Bruce Sterling delves into the world of high-tech crime and punishment in one of the first books to explore the cyberspace breaches that threaten national security. From the crash of AT&T’s long-distance switching system to corporate cyberattacks, he investigates government and law enforcement efforts to break the back of America’s electronic underground in the 1990s. In this modern classic, “Sterling makes the hackers—who live in the ether between terminals under noms de net such as VaxCat—as vivid as Wyatt Earp and Doc Holliday. His book goes a long way towards explaining the emerging digital world and its ethos” (Publishers Weekly).
This edition features a new preface by the author that analyzes the sobering increase in computer crime over the twenty-five years since The Hacker Crackdown was first published.

### Exercise details
Print the passage of the book description between "This edition features" and "was first published.", inclusive, word for word.

### Given data
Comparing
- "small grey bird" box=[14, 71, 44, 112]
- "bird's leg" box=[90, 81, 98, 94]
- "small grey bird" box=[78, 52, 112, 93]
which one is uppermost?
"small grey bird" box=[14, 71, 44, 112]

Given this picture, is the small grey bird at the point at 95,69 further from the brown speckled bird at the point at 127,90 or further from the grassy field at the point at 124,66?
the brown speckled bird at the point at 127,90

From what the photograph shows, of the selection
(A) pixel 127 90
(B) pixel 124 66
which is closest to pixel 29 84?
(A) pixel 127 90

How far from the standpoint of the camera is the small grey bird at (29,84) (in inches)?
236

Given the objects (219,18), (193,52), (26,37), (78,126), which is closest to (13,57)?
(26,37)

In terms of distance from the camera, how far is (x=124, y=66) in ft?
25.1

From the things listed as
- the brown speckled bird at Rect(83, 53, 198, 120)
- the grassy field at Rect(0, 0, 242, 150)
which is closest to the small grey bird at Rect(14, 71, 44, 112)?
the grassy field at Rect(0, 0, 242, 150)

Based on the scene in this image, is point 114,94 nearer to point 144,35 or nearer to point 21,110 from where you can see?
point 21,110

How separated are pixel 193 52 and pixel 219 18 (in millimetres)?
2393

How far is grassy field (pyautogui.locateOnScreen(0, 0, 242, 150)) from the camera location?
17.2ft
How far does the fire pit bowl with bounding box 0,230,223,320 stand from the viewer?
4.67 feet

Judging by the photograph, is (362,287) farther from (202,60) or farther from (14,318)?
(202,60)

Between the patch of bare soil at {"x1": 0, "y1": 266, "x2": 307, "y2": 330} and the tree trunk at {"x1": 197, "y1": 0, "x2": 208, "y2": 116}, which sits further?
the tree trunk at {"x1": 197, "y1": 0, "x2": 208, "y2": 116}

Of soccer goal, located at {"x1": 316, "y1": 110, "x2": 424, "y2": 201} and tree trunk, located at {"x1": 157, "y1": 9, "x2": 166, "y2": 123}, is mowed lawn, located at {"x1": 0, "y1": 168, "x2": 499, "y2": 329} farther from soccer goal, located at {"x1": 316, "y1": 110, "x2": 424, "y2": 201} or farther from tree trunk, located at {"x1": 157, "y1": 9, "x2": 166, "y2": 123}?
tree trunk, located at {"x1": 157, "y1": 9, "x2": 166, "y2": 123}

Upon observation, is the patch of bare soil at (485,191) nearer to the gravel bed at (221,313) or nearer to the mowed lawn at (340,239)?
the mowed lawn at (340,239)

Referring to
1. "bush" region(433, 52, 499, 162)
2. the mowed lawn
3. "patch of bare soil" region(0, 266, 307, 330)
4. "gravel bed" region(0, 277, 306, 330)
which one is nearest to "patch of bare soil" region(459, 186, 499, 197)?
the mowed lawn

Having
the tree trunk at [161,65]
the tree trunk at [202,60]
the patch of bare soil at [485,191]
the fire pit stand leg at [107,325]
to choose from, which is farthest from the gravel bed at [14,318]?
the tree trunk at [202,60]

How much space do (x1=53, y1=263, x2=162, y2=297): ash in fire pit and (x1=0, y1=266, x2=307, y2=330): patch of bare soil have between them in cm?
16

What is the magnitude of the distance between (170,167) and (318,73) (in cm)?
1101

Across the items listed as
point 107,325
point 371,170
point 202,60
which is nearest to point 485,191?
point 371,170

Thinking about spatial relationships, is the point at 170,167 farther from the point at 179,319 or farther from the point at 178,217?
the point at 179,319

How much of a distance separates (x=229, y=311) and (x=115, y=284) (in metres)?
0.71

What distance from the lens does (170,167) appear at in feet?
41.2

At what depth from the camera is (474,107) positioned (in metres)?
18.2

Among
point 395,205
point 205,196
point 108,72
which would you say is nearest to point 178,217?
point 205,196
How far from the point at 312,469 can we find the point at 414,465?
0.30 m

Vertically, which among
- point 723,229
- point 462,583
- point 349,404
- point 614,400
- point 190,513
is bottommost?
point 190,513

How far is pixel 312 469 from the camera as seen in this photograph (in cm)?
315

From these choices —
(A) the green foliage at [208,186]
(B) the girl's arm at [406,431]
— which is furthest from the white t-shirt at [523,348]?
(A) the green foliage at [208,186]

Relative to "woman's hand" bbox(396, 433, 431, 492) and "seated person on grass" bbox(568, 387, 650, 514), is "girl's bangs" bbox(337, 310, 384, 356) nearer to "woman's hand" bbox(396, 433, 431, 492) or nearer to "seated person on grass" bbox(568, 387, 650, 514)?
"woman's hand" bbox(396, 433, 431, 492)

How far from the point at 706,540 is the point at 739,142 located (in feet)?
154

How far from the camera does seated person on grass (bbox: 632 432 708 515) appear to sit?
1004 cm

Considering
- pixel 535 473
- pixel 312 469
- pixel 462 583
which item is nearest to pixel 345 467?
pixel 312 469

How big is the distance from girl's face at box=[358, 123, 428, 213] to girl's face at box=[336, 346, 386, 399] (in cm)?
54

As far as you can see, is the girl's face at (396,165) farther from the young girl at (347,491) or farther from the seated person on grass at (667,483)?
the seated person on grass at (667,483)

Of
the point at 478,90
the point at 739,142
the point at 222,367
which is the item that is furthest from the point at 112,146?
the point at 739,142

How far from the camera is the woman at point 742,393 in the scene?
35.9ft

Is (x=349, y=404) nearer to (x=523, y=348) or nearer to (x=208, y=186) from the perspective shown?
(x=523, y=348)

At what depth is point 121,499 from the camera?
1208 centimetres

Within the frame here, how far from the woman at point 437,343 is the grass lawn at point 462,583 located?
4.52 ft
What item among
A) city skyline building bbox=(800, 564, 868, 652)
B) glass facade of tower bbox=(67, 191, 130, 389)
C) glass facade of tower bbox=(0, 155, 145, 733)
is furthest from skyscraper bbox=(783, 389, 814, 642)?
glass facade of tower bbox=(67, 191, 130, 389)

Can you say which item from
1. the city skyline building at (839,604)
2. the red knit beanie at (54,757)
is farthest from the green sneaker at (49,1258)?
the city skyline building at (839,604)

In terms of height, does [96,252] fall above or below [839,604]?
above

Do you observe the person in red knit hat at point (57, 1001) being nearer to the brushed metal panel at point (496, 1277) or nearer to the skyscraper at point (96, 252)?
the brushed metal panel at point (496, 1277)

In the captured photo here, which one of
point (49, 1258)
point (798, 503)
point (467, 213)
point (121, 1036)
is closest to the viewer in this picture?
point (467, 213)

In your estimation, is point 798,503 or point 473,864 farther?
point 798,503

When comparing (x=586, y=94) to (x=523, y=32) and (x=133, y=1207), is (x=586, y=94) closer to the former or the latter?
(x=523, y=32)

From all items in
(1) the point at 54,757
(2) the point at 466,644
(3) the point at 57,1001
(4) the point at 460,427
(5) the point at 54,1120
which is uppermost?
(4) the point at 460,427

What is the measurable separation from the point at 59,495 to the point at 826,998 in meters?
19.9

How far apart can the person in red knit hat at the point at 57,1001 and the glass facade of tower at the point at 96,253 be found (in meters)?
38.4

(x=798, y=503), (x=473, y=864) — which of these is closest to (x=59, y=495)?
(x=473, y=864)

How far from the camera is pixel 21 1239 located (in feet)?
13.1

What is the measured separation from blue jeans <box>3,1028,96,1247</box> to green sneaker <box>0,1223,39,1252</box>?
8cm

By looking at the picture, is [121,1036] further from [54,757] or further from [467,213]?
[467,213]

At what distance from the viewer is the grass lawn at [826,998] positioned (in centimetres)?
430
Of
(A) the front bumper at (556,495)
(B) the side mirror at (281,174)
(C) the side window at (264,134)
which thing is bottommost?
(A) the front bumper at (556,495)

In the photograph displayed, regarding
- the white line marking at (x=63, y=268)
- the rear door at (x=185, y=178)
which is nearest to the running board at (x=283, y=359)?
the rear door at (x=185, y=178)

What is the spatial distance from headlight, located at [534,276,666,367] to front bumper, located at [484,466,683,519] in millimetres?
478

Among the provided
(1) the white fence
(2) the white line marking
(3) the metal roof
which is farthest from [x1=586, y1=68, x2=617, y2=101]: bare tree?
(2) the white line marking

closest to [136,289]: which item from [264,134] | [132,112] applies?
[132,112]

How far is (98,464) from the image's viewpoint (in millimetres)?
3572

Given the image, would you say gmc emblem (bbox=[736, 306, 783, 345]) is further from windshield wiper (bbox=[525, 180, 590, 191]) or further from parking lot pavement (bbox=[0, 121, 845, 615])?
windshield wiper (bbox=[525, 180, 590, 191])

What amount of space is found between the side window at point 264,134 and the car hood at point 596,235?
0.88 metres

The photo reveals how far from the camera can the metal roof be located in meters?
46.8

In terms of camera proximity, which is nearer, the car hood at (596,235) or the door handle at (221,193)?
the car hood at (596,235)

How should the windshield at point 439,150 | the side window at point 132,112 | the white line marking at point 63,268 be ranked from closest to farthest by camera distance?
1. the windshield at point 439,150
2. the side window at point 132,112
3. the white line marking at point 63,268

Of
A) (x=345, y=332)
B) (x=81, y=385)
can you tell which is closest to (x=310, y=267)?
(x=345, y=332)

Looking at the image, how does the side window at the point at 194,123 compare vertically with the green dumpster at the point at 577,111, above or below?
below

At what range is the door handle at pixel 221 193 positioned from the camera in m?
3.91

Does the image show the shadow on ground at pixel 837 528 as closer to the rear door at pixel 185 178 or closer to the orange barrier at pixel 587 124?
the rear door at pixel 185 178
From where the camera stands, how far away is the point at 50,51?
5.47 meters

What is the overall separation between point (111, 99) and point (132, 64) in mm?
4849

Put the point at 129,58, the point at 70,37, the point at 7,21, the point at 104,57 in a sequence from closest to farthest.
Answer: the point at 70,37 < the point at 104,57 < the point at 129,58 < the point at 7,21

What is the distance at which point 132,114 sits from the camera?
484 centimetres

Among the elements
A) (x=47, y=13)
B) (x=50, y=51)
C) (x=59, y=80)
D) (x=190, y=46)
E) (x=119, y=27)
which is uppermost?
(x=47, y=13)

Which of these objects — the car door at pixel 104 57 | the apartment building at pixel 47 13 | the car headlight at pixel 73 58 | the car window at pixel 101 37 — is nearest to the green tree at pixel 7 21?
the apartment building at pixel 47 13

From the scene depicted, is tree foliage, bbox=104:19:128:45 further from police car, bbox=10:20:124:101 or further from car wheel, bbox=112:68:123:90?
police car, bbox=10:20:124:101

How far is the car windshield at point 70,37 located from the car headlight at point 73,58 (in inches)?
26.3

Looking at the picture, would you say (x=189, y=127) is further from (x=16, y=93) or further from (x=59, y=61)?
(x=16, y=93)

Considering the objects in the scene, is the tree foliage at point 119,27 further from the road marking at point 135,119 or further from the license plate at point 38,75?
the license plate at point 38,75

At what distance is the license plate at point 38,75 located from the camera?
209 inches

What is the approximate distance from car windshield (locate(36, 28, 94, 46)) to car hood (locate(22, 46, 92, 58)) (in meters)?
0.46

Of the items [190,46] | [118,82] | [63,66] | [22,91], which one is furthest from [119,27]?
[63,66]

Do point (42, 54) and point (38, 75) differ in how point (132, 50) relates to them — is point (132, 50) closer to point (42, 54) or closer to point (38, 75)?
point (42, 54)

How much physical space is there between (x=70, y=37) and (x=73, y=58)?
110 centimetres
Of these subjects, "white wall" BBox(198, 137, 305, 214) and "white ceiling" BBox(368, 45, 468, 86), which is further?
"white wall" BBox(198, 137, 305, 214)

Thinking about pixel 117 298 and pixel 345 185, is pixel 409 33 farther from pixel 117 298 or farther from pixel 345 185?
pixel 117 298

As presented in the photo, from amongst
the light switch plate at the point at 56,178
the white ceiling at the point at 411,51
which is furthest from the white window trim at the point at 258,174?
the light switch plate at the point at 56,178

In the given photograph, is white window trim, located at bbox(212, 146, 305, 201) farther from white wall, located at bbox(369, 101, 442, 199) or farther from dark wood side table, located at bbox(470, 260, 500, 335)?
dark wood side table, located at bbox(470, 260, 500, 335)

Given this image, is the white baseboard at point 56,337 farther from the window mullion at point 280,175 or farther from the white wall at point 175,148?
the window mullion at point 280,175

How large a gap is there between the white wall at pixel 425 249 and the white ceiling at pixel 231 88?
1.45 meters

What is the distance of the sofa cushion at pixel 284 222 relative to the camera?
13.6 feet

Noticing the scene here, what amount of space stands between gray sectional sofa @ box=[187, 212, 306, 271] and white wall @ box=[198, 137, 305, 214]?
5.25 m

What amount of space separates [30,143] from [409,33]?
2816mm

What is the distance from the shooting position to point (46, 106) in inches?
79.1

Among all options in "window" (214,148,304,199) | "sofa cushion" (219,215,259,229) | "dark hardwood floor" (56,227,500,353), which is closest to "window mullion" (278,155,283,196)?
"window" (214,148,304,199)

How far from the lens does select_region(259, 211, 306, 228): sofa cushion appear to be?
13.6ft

### Output below
This edition features a new preface by the author that analyzes the sobering increase in computer crime over the twenty-five years since The Hacker Crackdown was first published.